* [Exercise]: Please translate this sentence from the excerpt on refuting arguments into Spanish: "He depicts my argument as attempting to establish a positive conclusion when the conclusion it seeks to establish is purely negative."

* [Excerpt provided]:
However, it seems to me that Holmen mischaracterises the dialectical context in which my objection to the burglar example is articulated. He depicts my argument as attempting to establish a positive conclusion when the conclusion it seeks to establish is purely negative. This point may be illustrated by considering the following single-premise argument:
(1) The biological complexity we observe can only be satisfactorily explained by the existence of a Divine designer

(2) Therefore, there is a Divine designer

We may effectively refute (1)-(2) if it could be shown that:
(1*) The biological complexity we observe can be satisfactorily explained by natural selection.
If true, (1*) impugns (1)-(2) by revealing (1) to be false. However, (1*) only establishes the negative conclusion that (1)-(2) fails to establish its conclusion. It is not (nor should it be taken to be) a positive argument showing that (2) is false. For example, the following is clearly a bad argument:
(1*) The biological complexity we observe can be satisfactorily explained by natural selection.

[Saved data entries]
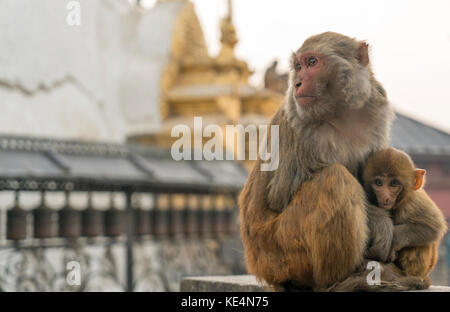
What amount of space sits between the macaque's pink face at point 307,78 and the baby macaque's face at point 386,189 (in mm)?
389

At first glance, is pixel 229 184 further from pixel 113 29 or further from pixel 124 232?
pixel 113 29

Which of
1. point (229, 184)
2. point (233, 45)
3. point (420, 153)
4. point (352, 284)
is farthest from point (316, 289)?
point (420, 153)

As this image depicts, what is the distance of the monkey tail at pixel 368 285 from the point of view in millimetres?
2490

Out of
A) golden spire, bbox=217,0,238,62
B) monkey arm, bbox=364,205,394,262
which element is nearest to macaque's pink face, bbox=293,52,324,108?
monkey arm, bbox=364,205,394,262

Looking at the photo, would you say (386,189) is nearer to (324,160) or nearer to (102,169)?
(324,160)

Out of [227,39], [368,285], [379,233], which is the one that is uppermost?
[227,39]

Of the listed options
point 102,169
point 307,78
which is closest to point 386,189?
point 307,78

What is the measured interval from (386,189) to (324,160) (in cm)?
25

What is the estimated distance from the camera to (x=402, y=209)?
2.58 metres

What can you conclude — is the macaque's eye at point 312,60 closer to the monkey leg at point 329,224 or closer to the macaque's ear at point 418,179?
the monkey leg at point 329,224

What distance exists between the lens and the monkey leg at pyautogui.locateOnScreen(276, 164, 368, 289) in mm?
2449

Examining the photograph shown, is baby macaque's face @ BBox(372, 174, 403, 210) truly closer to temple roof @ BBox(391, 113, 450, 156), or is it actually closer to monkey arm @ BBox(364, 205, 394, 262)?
monkey arm @ BBox(364, 205, 394, 262)

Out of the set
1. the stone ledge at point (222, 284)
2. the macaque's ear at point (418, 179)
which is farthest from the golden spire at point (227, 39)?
the macaque's ear at point (418, 179)

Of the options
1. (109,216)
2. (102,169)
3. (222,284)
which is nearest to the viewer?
(222,284)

* [Response box]: Presenta mi argumento como si intentara establecer una conclusión positiva, cuando la conclusión que pretende establecer es puramente negativa.